Traduit de l’espagnol par Isabelle Taillandier
La nuit était froide, glaciale. Le vent sifflait, effrayant, furieux. La pluie tombait, tenace, parfois en rafales, parfois en fortes averses. Les deux ou trois fois que Marta s’était risquée près de la fenêtre pour voir si la tempête s’était calmée, la lumière violette d’un éclair l’avait aveuglée. Juste au-dessus de sa tête, semblant démolir la maison, le tapage du tonnerre l’avait horrifiée. Alors que les éléments se déchaînaient avec une plus grande fureur, Marta entendit frapper à la porte. Elle perçut une voix geignarde et pressante qui la suppliait d’ouvrir. La prudence disait à Marta de ne pas l’écouter car, lors d’une nuit aussi épouvantable, aucun voisin honnête n’ose sortir dans la rue.

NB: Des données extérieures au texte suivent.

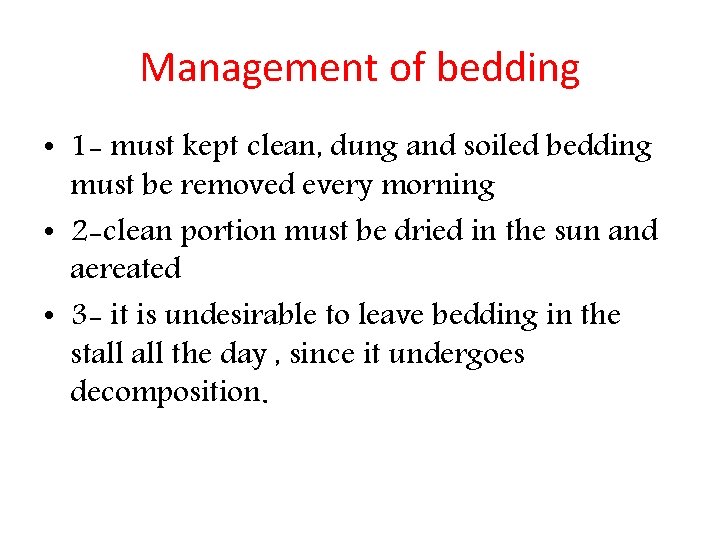 Management of bedding • 1 - must kept clean, dung and soiled bedding must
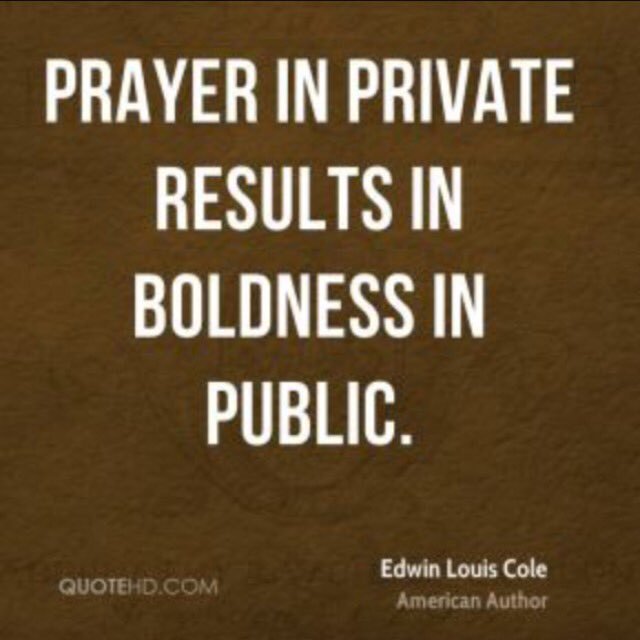 Prayer in private results in boldness in public. Edwin Louis Cole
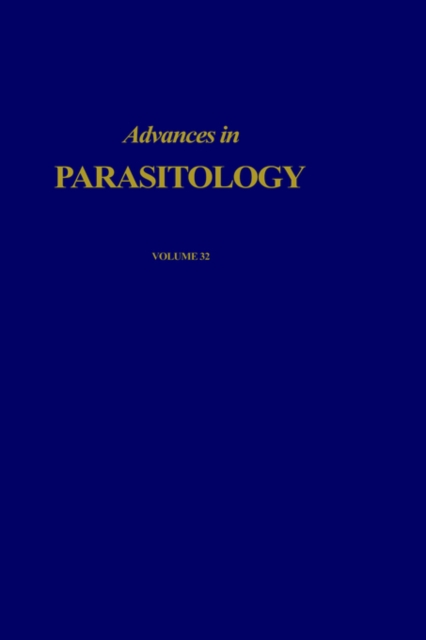 Advances in Parasitology : Volume 32, Hardback Book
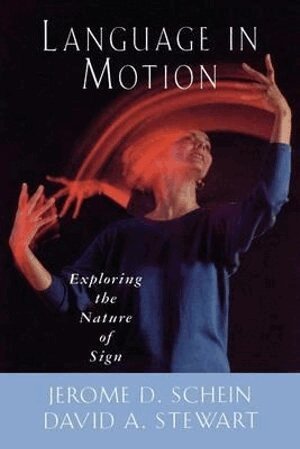 Jerome D. Schein - Language in Motion, Häftad. Tillgänglighet: Tillfälligt slut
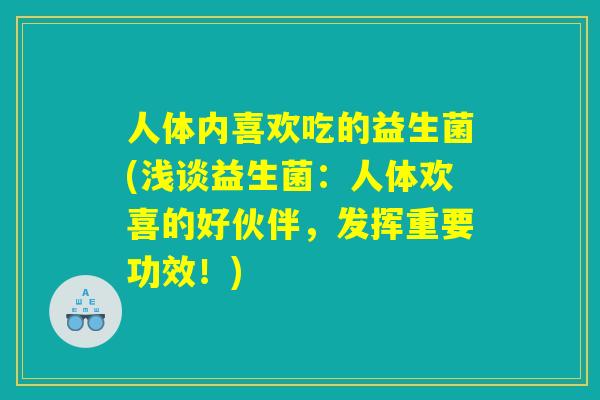 人体内喜欢吃的益生菌(浅谈益生菌:人体欢喜的好伙伴,发挥重要功效!) 人体内喜欢吃的益生菌(浅谈益生菌:人体欢喜的好伙伴,发挥重要功效!)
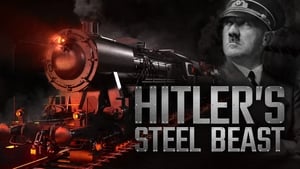 Le train d'Hitler - La bête d'acier háttérkép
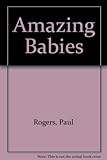 Amazing babies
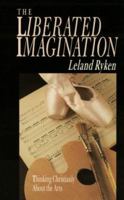 The Liberated Imagination: Thinking Christianly About the Arts (Wheaton Literary Series) 0877884951 Book Cover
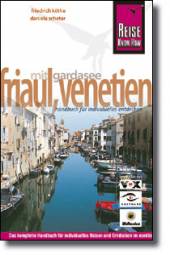 Friaul, Venetien mit Gardasee Handbuch für individuelles Entdecken 2., aktualisierte und erweiterte Auflage 2007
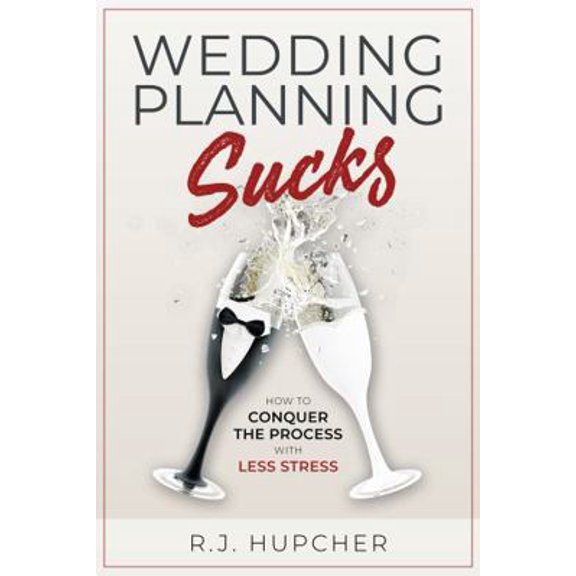 Pre-Owned Wedding Planning Sucks: How to Conquer the Process with Less Stress (Paperback) 0578930927 9780578930923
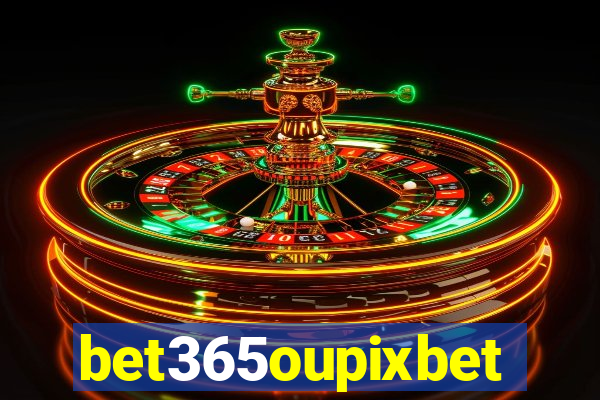 bet365oupixbet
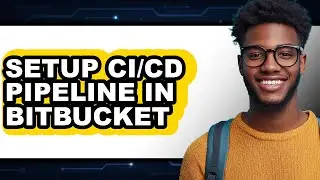 How to Setup Ci/cd Pipeline in Bitbucket (full Guide)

Seules les malfaiteurs et les libertins dépravés sont capables d’affronter les éléments à la recherche d’aventures et de proies. Marta aurait dû penser que celui qui possède une maison, du feu à l’intérieur, à ses côtés une mère, une sœur, une épouse pour le consoler, ne sort pas au mois de janvier pendant une tempête déchaînée, ne frappe pas non plus aux portes inconnues, ne perturbe pas la tranquillité des demoiselles honnêtes et sages. (Le voyageur)

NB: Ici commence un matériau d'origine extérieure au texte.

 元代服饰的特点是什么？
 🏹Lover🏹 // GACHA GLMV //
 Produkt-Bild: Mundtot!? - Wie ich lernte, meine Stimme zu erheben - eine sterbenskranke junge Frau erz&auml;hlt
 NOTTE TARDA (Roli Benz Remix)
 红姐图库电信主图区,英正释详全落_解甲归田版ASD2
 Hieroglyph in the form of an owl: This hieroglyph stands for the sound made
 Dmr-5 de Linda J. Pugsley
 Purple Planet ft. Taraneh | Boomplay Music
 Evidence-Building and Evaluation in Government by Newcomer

Un des sujets que Pablo Roldán voyait de façon originale, voire choquante, était celui de l’infidélité de l’épouse. Précisons que Pablo Roldán était marié, de surcroît avec une femme de bonne famille, jeune, belle, élégante, qui attirait les regards et volait le cœur de ceux qui la voyaient. Un tel trésor aurait dû rendre vigilant son gardien. Mais Pablo Roldán ne faisait pas seulement étalage d’une confiance aveugle, proche de l’imprudence, il déclarait aussi que la vigilance lui semblait inutile car, ne se considérant pas « propriétaire » de sa belle moitié, il ne se voyait pas dans la situation d’un gardien, comme on garde une vigne, un terrain ou des biens précieux. « Une femme, disait Pablo en souriant, est différente d’un fruit ou d’une liasse de billets de banque car elle possède une conscience et l’usage de la parole. Personne n’a jamais eu l’idée d’accuser une pêche parce qu’un rat l’avait volée puis mangée. La femme est compétente et responsable. (Justice ?)
Emilia PARDO BAZÁN (1851-1921) est une femme de lettres espagnole, introductrice du naturalisme zolien en Espagne. En 1886, elle publie son roman naturaliste le plus célèbre, Le Château d’Ulloa, mais elle est surtout connue pour les quelque cinq cents nouvelles qu’elle a publiées entre 1885 et 1912. Fervente avocate de la revalorisation de la place de la femme dans la société, elle devient en 1916 la première femme titulaire d’une chaire dans une université espagnole.